Under the Employment Standards Act, 2000 (ESA) a person's employment is ended if the company:

- dismisses or stops employing a staff member, including where a worker is no longer employed due to the bankruptcy or insolvency of the company;
- "constructively" dismisses a staff member and employment the employee resigns, in response, within a sensible time;
- lays an employee off for a duration that is longer than a "short-term layoff".
Most of the times, when an employer ends the work of a worker who has been continually employed for three months, the company should provide the employee with either composed notification of termination, termination pay or a combination (as long as the notice and the number of weeks of termination pay together equal the length of notification the worker is entitled to get).

The ESA does not require an employer to give an employee a factor why their work is being terminated. There are, however, some scenarios where an employer can not end a staff member's employment even if the company is prepared to provide proper composed notification or termination pay. For instance, an employer can not end somebody's work, or punish them in any other way, if any part of the factor for the termination of work is based upon the staff member asking questions about the ESA or working out a right under the ESA, such as refusing to work in excess of the everyday or weekly hours of work optimums, or taking a leave of absence specified in the ESA. Please see the chapter on reprisals.

Qualifying for termination notice or pay in lieu

Certain staff members are not entitled to observe of termination or termination pay under the ESA. Examples include: employees who are guilty of wilful misbehavior, disobedience, or wilful overlook of task that is not trivial and has actually not been excused by the employer. Other examples include building employees, employees on momentary layoff, workers who refuse an offer of reasonable alternative employment and workers who have actually been utilized less than 3 months.

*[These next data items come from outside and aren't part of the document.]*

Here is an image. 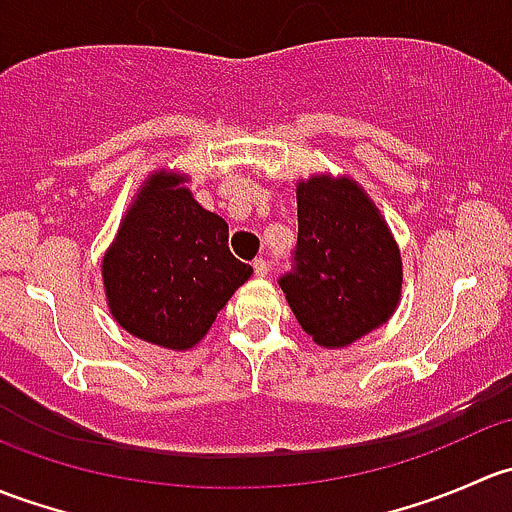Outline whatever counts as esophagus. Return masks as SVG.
Instances as JSON below:
<instances>
[{
	"mask_svg": "<svg viewBox=\"0 0 512 512\" xmlns=\"http://www.w3.org/2000/svg\"><path fill=\"white\" fill-rule=\"evenodd\" d=\"M252 270H255L257 277H267V275H270V265H267V262L262 260V257H257V260L252 262Z\"/></svg>",
	"mask_w": 512,
	"mask_h": 512,
	"instance_id": "34e87169",
	"label": "esophagus"
}]
</instances>
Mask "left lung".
I'll return each instance as SVG.
<instances>
[{"instance_id":"obj_1","label":"left lung","mask_w":512,"mask_h":512,"mask_svg":"<svg viewBox=\"0 0 512 512\" xmlns=\"http://www.w3.org/2000/svg\"><path fill=\"white\" fill-rule=\"evenodd\" d=\"M297 267L280 280L299 327L324 349H344L391 319L404 265L391 227L349 175L297 183Z\"/></svg>"}]
</instances>
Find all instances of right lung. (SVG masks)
<instances>
[{
  "label": "right lung",
  "mask_w": 512,
  "mask_h": 512,
  "mask_svg": "<svg viewBox=\"0 0 512 512\" xmlns=\"http://www.w3.org/2000/svg\"><path fill=\"white\" fill-rule=\"evenodd\" d=\"M188 180L180 170H153L101 260L116 324L173 352L193 349L252 275L227 247L225 220L193 198Z\"/></svg>",
  "instance_id": "right-lung-1"
}]
</instances>
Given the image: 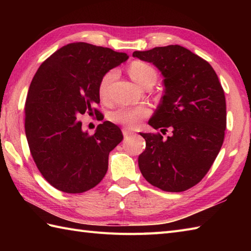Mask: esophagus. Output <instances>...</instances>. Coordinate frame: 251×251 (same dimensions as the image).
<instances>
[{
	"instance_id": "esophagus-1",
	"label": "esophagus",
	"mask_w": 251,
	"mask_h": 251,
	"mask_svg": "<svg viewBox=\"0 0 251 251\" xmlns=\"http://www.w3.org/2000/svg\"><path fill=\"white\" fill-rule=\"evenodd\" d=\"M123 135H124V137H129V136L135 135V131H132L128 128H123Z\"/></svg>"
}]
</instances>
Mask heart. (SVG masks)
<instances>
[{
  "mask_svg": "<svg viewBox=\"0 0 251 251\" xmlns=\"http://www.w3.org/2000/svg\"><path fill=\"white\" fill-rule=\"evenodd\" d=\"M129 74L131 78L139 85H141V86H145L146 83L151 77H156L155 70L150 65L142 61L131 62L129 66ZM114 77L115 71L113 70L106 72L101 77L98 86V93L101 99L104 100L108 98L110 85L113 82ZM149 114H150V110L145 105L121 106V108L115 110L112 113L111 120L116 123V124L126 126L128 128H136V127L141 124L143 120L147 119Z\"/></svg>",
  "mask_w": 251,
  "mask_h": 251,
  "instance_id": "1",
  "label": "heart"
}]
</instances>
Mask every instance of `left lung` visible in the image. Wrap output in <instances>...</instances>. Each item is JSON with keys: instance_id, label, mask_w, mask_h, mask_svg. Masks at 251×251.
<instances>
[{"instance_id": "8db88e82", "label": "left lung", "mask_w": 251, "mask_h": 251, "mask_svg": "<svg viewBox=\"0 0 251 251\" xmlns=\"http://www.w3.org/2000/svg\"><path fill=\"white\" fill-rule=\"evenodd\" d=\"M132 56L162 72L164 95L149 124L173 130L167 139L159 132H140L147 146L138 158L140 172L163 191L188 190L205 177L225 140L226 104L219 78L206 60L180 45Z\"/></svg>"}]
</instances>
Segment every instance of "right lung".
<instances>
[{"mask_svg":"<svg viewBox=\"0 0 251 251\" xmlns=\"http://www.w3.org/2000/svg\"><path fill=\"white\" fill-rule=\"evenodd\" d=\"M127 59L125 52L78 42L37 69L25 100V136L37 169L57 190L83 193L106 174L109 153L123 140L121 129L105 121L89 135L77 117L101 114L95 108L100 79Z\"/></svg>","mask_w":251,"mask_h":251,"instance_id":"obj_1","label":"right lung"}]
</instances>
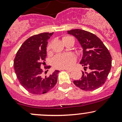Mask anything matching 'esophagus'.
<instances>
[{
	"instance_id": "34e87169",
	"label": "esophagus",
	"mask_w": 122,
	"mask_h": 122,
	"mask_svg": "<svg viewBox=\"0 0 122 122\" xmlns=\"http://www.w3.org/2000/svg\"><path fill=\"white\" fill-rule=\"evenodd\" d=\"M65 70H66V71H68V72H72L73 69H71V68H69V69H68V68H66V69H65Z\"/></svg>"
}]
</instances>
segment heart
<instances>
[{
    "label": "heart",
    "instance_id": "1",
    "mask_svg": "<svg viewBox=\"0 0 122 122\" xmlns=\"http://www.w3.org/2000/svg\"><path fill=\"white\" fill-rule=\"evenodd\" d=\"M72 38L69 36H65L63 38V41L66 39ZM50 48V44L47 46V49ZM75 61V56L72 53H67V54H57L53 58L52 61L53 65L55 68L64 69L69 67L74 61Z\"/></svg>",
    "mask_w": 122,
    "mask_h": 122
}]
</instances>
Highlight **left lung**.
<instances>
[{
  "label": "left lung",
  "mask_w": 122,
  "mask_h": 122,
  "mask_svg": "<svg viewBox=\"0 0 122 122\" xmlns=\"http://www.w3.org/2000/svg\"><path fill=\"white\" fill-rule=\"evenodd\" d=\"M75 37L82 48L80 64L84 66L81 79L73 83L84 91H93L106 82L111 68L112 57L108 50L97 36L81 29L67 31Z\"/></svg>",
  "instance_id": "8db88e82"
}]
</instances>
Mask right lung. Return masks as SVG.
<instances>
[{"label":"right lung","mask_w":122,"mask_h":122,"mask_svg":"<svg viewBox=\"0 0 122 122\" xmlns=\"http://www.w3.org/2000/svg\"><path fill=\"white\" fill-rule=\"evenodd\" d=\"M53 33H41L29 38L22 45L15 57L14 65L18 80L25 89L33 94L46 93L57 82L58 70L44 77L41 69L42 65H46L43 61L46 57L47 41ZM45 68L47 69L45 66Z\"/></svg>","instance_id":"right-lung-1"}]
</instances>
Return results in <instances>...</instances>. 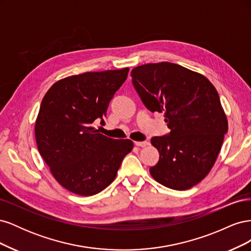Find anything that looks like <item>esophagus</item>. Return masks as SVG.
<instances>
[{"label":"esophagus","instance_id":"esophagus-1","mask_svg":"<svg viewBox=\"0 0 251 251\" xmlns=\"http://www.w3.org/2000/svg\"><path fill=\"white\" fill-rule=\"evenodd\" d=\"M134 143L136 147H140V148H146L149 144L148 141H135Z\"/></svg>","mask_w":251,"mask_h":251}]
</instances>
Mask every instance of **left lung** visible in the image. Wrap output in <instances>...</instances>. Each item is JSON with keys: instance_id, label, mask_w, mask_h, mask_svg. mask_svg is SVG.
Wrapping results in <instances>:
<instances>
[{"instance_id": "obj_1", "label": "left lung", "mask_w": 251, "mask_h": 251, "mask_svg": "<svg viewBox=\"0 0 251 251\" xmlns=\"http://www.w3.org/2000/svg\"><path fill=\"white\" fill-rule=\"evenodd\" d=\"M131 76L144 105L164 113L171 130L151 140L159 151L151 177L176 191L198 184L214 166L228 130L216 88L204 75L169 62L138 66Z\"/></svg>"}]
</instances>
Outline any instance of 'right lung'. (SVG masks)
I'll use <instances>...</instances> for the list:
<instances>
[{
	"label": "right lung",
	"mask_w": 251,
	"mask_h": 251,
	"mask_svg": "<svg viewBox=\"0 0 251 251\" xmlns=\"http://www.w3.org/2000/svg\"><path fill=\"white\" fill-rule=\"evenodd\" d=\"M128 68L72 75L45 94L34 126L37 149L52 176L67 191L93 196L115 179L130 139H113L92 124L107 115L109 103L127 77Z\"/></svg>",
	"instance_id": "right-lung-1"
}]
</instances>
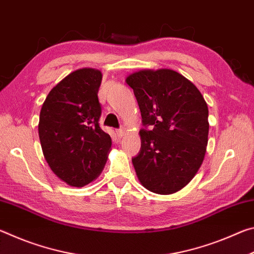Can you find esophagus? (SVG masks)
Listing matches in <instances>:
<instances>
[{"instance_id": "1", "label": "esophagus", "mask_w": 254, "mask_h": 254, "mask_svg": "<svg viewBox=\"0 0 254 254\" xmlns=\"http://www.w3.org/2000/svg\"><path fill=\"white\" fill-rule=\"evenodd\" d=\"M124 132H126V130H124L123 127H120L117 130V134H118L119 137H122L124 135Z\"/></svg>"}]
</instances>
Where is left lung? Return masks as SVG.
Masks as SVG:
<instances>
[{"mask_svg": "<svg viewBox=\"0 0 254 254\" xmlns=\"http://www.w3.org/2000/svg\"><path fill=\"white\" fill-rule=\"evenodd\" d=\"M140 107L141 149L132 158L148 190L169 195L194 178L204 160L208 107L196 86L171 69L140 70L127 78Z\"/></svg>", "mask_w": 254, "mask_h": 254, "instance_id": "obj_1", "label": "left lung"}]
</instances>
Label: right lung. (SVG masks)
<instances>
[{
	"label": "right lung",
	"instance_id": "obj_1",
	"mask_svg": "<svg viewBox=\"0 0 254 254\" xmlns=\"http://www.w3.org/2000/svg\"><path fill=\"white\" fill-rule=\"evenodd\" d=\"M102 72L72 71L51 89L41 107L39 137L51 170L69 186L83 187L101 174L112 140L102 130L98 88Z\"/></svg>",
	"mask_w": 254,
	"mask_h": 254
}]
</instances>
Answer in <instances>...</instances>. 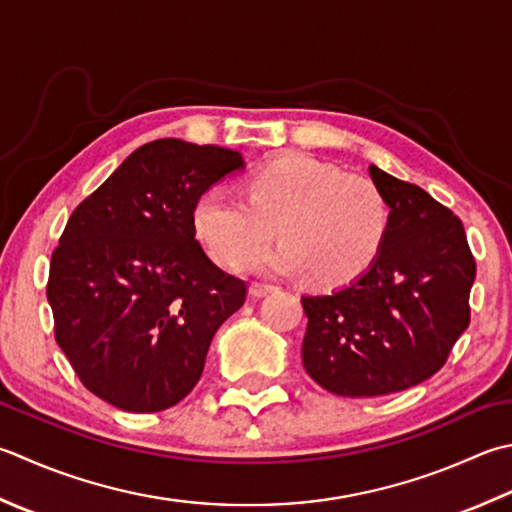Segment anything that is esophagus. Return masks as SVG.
<instances>
[{
  "label": "esophagus",
  "mask_w": 512,
  "mask_h": 512,
  "mask_svg": "<svg viewBox=\"0 0 512 512\" xmlns=\"http://www.w3.org/2000/svg\"><path fill=\"white\" fill-rule=\"evenodd\" d=\"M273 290H275V286H270V284H253V286H250V295L264 297L268 293H273Z\"/></svg>",
  "instance_id": "1"
}]
</instances>
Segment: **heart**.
Wrapping results in <instances>:
<instances>
[{"mask_svg": "<svg viewBox=\"0 0 512 512\" xmlns=\"http://www.w3.org/2000/svg\"><path fill=\"white\" fill-rule=\"evenodd\" d=\"M246 195L208 188L193 210L195 233L219 264L239 266L279 233L284 242L255 257L250 270L306 273L317 286L355 282L382 253L390 206L373 179L288 155L259 168Z\"/></svg>", "mask_w": 512, "mask_h": 512, "instance_id": "obj_1", "label": "heart"}]
</instances>
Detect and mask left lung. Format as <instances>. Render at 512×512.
<instances>
[{"mask_svg":"<svg viewBox=\"0 0 512 512\" xmlns=\"http://www.w3.org/2000/svg\"><path fill=\"white\" fill-rule=\"evenodd\" d=\"M390 230L355 282L304 295L306 373L339 397L399 393L433 377L470 324L475 257L459 217L424 188L370 166Z\"/></svg>","mask_w":512,"mask_h":512,"instance_id":"obj_1","label":"left lung"}]
</instances>
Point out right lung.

There are a number of other exemptions to the termination of employment arrangements of the ESA. See "Exemptions to observe of termination or termination pay." Please also refer to the special rule tool.

The termination-of-employment guidelines are entirely separate from any entitlements an employee might need to be paid discontinuance wage under the ESA.

Constructive dismissal

A useful termination might take place when an employer makes a significant modification to an essential term or condition of a worker's work without the worker's real or implied authorization.

For instance, a worker might be constructively dismissed if the company makes modifications to the worker's conditions of work that result in a significant reduction in income or a considerable unfavorable modification in such things as the employee's work area, hours of work, authority, or position. Constructive dismissal might likewise consist of scenarios where an employer harasses or abuses a worker, or an employer gives a staff member an ultimatum to "stop or be fired" and the worker resigns in response.

The staff member would have to resign in reaction to the change within a reasonable amount of time in order for the company's actions to be thought about a termination of employment for functions of the ESA.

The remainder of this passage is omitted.